Haider has published articles in scholarly journals including History of the Present, Radical Philosophy, and Comparative Literature and Culture, with others forthcoming in décalages, Foucault Studies, South Atlantic Quarterly, and Polity. He also frequently publishes in popular publications like The Baffler, n+1, The Point, Slate, and Salon. He has been invited to speak in both academic and public contexts at universities and institutions around the world, including Germany, Brazil, China, and Russia, as well as numerous places in the United State and Canada.

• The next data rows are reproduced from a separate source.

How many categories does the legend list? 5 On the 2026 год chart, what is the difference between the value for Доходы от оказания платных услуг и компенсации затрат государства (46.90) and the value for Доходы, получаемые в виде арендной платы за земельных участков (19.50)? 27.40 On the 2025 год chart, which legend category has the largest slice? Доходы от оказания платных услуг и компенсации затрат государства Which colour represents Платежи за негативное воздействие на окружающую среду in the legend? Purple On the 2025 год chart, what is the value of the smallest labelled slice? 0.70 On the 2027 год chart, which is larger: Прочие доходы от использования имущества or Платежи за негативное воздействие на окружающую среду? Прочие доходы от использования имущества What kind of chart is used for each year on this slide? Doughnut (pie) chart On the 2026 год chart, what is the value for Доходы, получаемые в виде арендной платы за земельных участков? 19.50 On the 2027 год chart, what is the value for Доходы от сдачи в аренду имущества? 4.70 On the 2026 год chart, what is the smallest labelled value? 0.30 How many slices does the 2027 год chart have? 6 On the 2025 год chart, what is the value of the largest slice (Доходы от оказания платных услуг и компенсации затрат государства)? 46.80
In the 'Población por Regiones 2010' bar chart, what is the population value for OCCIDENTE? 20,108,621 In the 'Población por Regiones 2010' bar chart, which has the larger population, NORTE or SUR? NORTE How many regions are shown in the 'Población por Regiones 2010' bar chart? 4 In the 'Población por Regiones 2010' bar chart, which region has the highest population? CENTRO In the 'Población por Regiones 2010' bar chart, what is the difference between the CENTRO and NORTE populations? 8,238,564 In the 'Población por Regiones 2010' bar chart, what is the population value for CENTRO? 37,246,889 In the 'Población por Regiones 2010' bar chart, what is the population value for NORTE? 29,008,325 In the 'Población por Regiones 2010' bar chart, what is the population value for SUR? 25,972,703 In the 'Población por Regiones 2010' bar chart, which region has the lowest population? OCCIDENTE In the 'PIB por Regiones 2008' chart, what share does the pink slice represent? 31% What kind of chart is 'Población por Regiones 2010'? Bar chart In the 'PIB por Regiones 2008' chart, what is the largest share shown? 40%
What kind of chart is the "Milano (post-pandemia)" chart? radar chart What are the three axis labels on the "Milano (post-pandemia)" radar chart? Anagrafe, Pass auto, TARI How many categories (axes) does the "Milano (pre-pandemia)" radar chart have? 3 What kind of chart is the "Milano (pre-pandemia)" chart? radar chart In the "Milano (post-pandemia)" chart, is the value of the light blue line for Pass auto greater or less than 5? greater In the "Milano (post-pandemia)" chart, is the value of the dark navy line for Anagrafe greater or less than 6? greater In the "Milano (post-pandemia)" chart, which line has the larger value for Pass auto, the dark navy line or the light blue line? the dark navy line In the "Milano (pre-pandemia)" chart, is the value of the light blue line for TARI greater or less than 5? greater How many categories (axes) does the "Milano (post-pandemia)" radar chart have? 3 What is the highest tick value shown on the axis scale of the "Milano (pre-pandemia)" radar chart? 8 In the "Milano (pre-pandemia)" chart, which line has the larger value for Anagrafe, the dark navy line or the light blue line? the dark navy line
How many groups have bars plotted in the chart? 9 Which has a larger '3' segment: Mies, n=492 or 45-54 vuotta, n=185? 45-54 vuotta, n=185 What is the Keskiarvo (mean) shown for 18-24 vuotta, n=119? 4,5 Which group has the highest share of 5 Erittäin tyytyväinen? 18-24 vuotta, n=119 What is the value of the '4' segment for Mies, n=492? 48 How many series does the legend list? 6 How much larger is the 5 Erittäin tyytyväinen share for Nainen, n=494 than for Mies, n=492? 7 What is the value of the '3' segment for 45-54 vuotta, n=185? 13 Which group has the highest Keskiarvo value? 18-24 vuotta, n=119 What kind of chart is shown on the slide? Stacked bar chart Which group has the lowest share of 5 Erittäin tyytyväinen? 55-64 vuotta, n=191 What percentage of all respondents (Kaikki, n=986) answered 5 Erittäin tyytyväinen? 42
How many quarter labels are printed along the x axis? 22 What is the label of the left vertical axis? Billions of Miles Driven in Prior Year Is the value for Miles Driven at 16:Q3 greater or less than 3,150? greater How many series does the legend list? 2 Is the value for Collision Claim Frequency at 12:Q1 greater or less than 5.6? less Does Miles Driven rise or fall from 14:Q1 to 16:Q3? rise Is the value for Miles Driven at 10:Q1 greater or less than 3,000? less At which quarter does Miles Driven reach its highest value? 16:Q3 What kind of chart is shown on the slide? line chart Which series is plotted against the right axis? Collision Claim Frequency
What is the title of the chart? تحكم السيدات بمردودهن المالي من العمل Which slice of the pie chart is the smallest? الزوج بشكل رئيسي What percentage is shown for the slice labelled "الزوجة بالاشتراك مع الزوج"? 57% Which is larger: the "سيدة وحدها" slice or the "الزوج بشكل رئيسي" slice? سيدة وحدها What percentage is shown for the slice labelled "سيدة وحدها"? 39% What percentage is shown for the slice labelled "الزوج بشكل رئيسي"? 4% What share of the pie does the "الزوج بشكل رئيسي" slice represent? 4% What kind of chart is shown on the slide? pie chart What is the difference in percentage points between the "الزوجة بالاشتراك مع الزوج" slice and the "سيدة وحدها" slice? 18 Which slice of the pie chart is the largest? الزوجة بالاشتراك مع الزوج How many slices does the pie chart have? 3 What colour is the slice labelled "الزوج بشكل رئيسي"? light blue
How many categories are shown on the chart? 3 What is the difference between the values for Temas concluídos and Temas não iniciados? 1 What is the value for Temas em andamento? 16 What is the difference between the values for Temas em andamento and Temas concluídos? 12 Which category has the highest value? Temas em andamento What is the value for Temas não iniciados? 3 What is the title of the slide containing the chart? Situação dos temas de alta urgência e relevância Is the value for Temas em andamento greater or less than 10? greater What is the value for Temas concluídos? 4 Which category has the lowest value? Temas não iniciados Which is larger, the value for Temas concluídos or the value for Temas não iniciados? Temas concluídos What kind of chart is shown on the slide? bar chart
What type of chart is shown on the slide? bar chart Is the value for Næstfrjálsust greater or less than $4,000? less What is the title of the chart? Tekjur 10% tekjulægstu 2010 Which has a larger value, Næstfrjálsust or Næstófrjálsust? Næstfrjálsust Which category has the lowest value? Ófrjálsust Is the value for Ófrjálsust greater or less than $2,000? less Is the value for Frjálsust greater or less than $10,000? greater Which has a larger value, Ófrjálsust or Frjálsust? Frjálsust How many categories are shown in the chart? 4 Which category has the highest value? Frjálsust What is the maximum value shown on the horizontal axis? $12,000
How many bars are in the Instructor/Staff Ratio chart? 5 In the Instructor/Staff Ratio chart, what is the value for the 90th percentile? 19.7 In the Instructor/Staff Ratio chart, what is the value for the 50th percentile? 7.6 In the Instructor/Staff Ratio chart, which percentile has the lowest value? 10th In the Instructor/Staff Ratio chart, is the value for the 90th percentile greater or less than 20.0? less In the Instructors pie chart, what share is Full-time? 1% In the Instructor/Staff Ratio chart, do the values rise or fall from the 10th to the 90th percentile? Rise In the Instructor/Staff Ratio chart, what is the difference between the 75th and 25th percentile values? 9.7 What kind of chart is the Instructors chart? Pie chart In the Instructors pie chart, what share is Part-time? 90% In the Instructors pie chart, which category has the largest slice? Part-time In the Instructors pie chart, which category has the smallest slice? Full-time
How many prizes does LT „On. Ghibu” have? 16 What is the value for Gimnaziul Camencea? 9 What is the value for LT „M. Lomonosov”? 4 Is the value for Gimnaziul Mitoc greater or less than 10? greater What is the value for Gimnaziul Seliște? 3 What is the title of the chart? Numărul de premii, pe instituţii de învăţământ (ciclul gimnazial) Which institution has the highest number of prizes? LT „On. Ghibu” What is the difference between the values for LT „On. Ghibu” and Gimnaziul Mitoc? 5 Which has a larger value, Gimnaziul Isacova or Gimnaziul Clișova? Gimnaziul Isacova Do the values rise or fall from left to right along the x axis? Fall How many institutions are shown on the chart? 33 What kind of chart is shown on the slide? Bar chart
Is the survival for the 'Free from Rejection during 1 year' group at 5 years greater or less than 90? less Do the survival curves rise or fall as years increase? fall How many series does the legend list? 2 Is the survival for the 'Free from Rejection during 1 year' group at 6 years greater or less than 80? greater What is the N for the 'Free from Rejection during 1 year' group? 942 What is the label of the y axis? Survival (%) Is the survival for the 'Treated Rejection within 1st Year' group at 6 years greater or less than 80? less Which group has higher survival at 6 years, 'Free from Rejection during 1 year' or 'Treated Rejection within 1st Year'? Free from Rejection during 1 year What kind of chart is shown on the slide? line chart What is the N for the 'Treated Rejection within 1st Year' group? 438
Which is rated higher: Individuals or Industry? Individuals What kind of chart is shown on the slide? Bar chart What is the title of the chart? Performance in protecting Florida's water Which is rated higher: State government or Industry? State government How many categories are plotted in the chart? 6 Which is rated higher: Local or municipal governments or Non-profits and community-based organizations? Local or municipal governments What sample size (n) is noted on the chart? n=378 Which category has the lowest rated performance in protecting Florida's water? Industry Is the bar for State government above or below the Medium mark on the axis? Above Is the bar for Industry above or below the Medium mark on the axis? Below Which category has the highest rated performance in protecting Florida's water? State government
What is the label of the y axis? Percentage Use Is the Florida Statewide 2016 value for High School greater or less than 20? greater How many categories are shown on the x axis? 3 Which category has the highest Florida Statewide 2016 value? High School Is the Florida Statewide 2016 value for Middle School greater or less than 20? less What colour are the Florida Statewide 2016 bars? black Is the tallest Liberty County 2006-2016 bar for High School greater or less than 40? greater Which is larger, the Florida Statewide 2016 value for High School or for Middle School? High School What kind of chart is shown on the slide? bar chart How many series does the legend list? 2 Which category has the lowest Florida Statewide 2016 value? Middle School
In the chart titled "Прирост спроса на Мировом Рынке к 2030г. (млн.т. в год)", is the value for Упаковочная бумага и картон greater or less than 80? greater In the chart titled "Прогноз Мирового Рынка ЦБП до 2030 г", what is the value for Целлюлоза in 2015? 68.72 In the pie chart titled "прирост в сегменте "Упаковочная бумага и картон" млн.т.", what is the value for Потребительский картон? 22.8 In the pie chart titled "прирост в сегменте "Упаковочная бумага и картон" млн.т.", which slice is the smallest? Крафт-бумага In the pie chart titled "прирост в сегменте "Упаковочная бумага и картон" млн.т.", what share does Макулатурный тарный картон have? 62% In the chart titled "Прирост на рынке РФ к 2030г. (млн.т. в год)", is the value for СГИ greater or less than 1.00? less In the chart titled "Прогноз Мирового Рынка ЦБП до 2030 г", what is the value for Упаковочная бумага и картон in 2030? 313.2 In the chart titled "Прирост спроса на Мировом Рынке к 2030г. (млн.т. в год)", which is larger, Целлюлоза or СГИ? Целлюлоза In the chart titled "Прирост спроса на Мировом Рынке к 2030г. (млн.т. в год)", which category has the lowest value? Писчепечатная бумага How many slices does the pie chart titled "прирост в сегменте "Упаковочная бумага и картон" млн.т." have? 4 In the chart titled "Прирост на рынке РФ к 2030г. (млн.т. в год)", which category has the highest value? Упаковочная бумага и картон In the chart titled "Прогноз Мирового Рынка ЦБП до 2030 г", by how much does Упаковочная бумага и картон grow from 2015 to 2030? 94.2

Building on his past research and the discussions emerging from his previous publications, Haider is in the course of a research project which aim to bridge between producing a concept of emancipation and studying the specificity of particular episodes of emancipatory politics. This entails understanding politics as the invention of new categories of thought and action, rather than an invariant and continuous feature of society. Fundamental to this project is problematizing and theorizing the relationship between the analysis of the social structure and the political categories that seek to transform it. This relationship has often been understood in “expressive” terms: in Marxism, the sociological category of class also plays the role of the revolutionary subject, while for other kinds of political ideologies identity or experience serves as the foundation of politics. A central conceptual question of Haider's project is whether it is possible to understand the relationship between the social structure and political action without making politics the expression of a social foundation. This theoretical investigation will be conducted through a study of the political sequences of the French, Haitian, Russian, and Chinese revolutions, and the national liberation struggles which followed.